Die GDPR-Durchsetzung bei Mobilwerbe-IDs ist aktiv. Die französische CNIL verhängte 2022 Geldstrafen von 150 Millionen Euro gegen Google und 60 Millionen Euro gegen Facebook, weil sie das Ablehnen von Cookies erschwerten. Die irische DPC (zuständig für die EU-GDPR-Fälle von Google und Meta) verhängte im Januar 2023 eine Geldstrafe von 390 Millionen Euro gegen Meta wegen der Nutzung personenbezogener Daten für verhaltensbasierte Werbung ohne gültige Einwilligung. Die spezifische Durchsetzung bei Mobilwerbe-IDs war jedoch begrenzt – EU-Regulierungsbehörden konzentrierten sich hauptsächlich auf Cookie-Einwilligungen, während mobiles SDK-Tracking weitgehend außerhalb des aktuellen Durchsetzungsfokus operiert.

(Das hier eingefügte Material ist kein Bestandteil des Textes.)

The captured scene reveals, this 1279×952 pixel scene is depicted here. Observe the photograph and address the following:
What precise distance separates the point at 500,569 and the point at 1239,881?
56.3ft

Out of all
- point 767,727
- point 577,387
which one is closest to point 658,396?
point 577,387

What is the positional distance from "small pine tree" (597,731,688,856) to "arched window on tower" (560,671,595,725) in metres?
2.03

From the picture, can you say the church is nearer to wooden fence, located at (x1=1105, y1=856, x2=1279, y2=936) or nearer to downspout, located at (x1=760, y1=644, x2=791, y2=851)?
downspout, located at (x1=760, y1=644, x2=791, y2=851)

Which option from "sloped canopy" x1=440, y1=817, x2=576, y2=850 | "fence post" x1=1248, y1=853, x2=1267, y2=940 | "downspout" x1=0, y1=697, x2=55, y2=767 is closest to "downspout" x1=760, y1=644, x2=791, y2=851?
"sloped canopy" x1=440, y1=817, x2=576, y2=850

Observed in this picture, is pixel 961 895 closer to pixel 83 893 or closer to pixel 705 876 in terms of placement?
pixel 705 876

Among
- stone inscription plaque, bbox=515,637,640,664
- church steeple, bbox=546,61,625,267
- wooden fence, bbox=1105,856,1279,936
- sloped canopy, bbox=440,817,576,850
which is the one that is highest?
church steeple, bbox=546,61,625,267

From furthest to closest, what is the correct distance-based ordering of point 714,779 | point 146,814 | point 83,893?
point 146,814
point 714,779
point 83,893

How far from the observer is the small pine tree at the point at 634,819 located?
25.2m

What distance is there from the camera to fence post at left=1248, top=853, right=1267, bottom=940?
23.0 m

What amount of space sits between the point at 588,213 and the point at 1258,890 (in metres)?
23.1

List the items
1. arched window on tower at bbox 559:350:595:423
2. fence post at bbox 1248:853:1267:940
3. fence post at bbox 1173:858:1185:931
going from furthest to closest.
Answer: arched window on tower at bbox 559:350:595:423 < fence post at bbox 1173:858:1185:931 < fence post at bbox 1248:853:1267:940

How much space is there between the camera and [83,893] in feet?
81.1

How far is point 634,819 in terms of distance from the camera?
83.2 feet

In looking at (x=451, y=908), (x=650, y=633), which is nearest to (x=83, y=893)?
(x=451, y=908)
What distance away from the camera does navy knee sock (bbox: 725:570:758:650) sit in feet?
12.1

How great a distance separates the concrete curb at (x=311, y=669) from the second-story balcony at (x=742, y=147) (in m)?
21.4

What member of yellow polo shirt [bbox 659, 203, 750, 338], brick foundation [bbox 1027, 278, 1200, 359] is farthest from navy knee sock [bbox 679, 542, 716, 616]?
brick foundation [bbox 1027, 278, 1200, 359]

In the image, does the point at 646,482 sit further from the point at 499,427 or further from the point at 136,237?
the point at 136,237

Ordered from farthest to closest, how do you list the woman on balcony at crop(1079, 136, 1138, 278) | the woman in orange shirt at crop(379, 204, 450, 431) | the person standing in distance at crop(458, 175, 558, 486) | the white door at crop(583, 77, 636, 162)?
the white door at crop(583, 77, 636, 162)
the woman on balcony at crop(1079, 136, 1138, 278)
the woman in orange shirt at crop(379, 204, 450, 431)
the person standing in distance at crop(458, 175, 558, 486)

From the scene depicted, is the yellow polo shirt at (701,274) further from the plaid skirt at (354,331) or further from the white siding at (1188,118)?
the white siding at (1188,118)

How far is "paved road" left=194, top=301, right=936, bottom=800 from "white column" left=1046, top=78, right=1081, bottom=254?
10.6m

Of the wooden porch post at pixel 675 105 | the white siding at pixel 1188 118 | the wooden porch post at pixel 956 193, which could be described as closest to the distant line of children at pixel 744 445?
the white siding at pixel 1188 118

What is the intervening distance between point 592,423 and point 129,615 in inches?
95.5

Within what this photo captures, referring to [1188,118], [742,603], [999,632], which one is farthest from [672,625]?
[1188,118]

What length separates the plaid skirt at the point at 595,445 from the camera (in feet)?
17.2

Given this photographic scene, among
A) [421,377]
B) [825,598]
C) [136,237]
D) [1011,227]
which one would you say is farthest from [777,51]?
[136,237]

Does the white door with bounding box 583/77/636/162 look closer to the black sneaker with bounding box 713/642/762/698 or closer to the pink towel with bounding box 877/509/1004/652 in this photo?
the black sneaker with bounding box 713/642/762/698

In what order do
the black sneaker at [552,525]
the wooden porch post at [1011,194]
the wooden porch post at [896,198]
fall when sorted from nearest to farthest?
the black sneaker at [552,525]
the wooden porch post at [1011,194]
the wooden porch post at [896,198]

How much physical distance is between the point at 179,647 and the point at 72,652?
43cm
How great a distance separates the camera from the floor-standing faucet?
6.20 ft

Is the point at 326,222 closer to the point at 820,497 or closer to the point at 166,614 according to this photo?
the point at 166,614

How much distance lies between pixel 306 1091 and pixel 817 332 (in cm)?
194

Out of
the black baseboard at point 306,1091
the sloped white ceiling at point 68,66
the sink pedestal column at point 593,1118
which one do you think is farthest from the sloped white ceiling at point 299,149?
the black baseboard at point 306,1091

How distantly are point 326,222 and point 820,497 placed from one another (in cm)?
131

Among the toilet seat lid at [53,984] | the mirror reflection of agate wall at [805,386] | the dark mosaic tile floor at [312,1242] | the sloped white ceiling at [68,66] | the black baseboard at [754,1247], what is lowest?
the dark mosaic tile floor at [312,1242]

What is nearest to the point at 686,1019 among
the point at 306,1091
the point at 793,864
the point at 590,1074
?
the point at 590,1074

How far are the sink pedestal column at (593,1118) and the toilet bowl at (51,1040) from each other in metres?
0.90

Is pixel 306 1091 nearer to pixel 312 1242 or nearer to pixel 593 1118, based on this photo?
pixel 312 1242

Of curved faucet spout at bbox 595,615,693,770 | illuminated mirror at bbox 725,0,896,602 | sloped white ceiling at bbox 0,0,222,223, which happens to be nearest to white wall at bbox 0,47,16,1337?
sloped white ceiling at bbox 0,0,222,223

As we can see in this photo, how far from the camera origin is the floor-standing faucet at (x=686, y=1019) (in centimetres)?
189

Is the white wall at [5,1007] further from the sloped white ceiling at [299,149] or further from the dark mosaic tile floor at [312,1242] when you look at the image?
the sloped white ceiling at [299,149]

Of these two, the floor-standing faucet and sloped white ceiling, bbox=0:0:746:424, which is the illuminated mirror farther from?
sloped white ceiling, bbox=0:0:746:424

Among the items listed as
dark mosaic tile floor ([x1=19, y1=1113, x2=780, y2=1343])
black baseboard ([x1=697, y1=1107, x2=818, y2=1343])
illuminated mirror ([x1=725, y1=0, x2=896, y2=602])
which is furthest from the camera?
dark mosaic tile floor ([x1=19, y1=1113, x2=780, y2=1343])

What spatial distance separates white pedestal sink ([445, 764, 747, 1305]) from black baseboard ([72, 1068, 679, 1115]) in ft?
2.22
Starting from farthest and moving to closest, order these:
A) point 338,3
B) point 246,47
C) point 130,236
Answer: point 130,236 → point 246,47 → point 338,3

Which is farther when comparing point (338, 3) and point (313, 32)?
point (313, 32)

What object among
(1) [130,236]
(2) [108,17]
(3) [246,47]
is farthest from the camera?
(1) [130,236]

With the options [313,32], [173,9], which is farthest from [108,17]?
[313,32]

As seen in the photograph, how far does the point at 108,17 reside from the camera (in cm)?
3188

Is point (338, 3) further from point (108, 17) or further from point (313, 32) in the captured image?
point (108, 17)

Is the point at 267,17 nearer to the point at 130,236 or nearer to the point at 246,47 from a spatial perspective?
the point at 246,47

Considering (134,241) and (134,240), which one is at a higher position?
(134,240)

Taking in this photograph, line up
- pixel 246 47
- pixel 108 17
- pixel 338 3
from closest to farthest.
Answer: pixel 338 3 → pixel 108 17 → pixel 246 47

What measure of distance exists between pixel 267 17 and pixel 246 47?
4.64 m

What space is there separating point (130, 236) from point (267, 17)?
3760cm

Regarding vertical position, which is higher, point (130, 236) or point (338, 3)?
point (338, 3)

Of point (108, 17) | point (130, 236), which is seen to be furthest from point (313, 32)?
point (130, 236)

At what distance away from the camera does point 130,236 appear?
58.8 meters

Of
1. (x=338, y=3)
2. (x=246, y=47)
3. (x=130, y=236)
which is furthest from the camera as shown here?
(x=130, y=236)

In den USA gibt es kein bundesweites Datenschutzgesetz, das der GDPR entspricht. Der California Privacy Rights Act (CPRA) behandelt Mobilwerbe-IDs technisch als personenbezogene Daten und gibt Kaliforniern das Recht, deren „Verkauf“ abzulehnen. Mehrere Datenhändler bieten inzwischen kalifornienspezifische Opt-out-Mechanismen an, aber der Prozess ist fragmentiert – Sie müssen bei jedem Händler einzeln widersprechen, und es gibt keinen technischen Mechanismus, um die Einhaltung der Opt-out-Anfragen durchzusetzen.

Handlungsschritte

  • iOS: Überprüfen Sie jetzt alle App-Tracking-Berechtigungen. Gehen Sie zu Einstellungen > Datenschutz & Sicherheit > Tracking. Jede App mit aktiviertem Tracking hat Ihre IDFA erhalten. Deaktivieren Sie es für Apps, bei denen Tracking keine Kernfunktion ist (Spiele, Dienstprogramme, Nachrichten-Apps).
  • Android: Löschen Sie Ihre Werbe-ID. Einstellungen > Google > Werbung > Werbe-ID löschen. Dies ersetzt die GAID durch Nullen und blockiert GAID-basiertes Tracking. Verfügbar ab Android 12+.
  • Beschränken Sie den Standortzugriff aggressiv. Standortdaten sind die wertvollste Komponente mobiler Werbeprofile. Stellen Sie alle Nicht-Navigations-Apps auf „Nur während der Nutzung“ oder „Nie“ für den Standortzugriff. Dies begrenzt die Standorthistorie, die Datenhändler kaufen können.
  • Reichen Sie Opt-out-Anfragen bei großen Händlern ein. Acxiom, Oracle Data Cloud und LiveRamp bieten alle Verbraucher-Opt-out-Portale an. Der Prozess ist manuell und mühsam, aber effektiv, um die ältesten Daten zu entfernen. Nutzen Sie Dienste wie DeleteMe oder Privacy Bee für eine automatisierte Verwaltung der Händler-Opt-outs.
  • Seien Sie skeptisch bei „datenschutzfreundlichen“ Apps mit Werbe-SDKs: Prüfen Sie vor der Installation das App Store/Play Store-Datenschutzkennzeichen auf Einträge unter „Mit Ihnen verknüpfte Daten“. Apps, die sich als Datenschutztools ausgeben, aber noch Werbe-ID-Daten in ihrem Datenschutzkennzeichen zeigen, widersprechen sich selbst.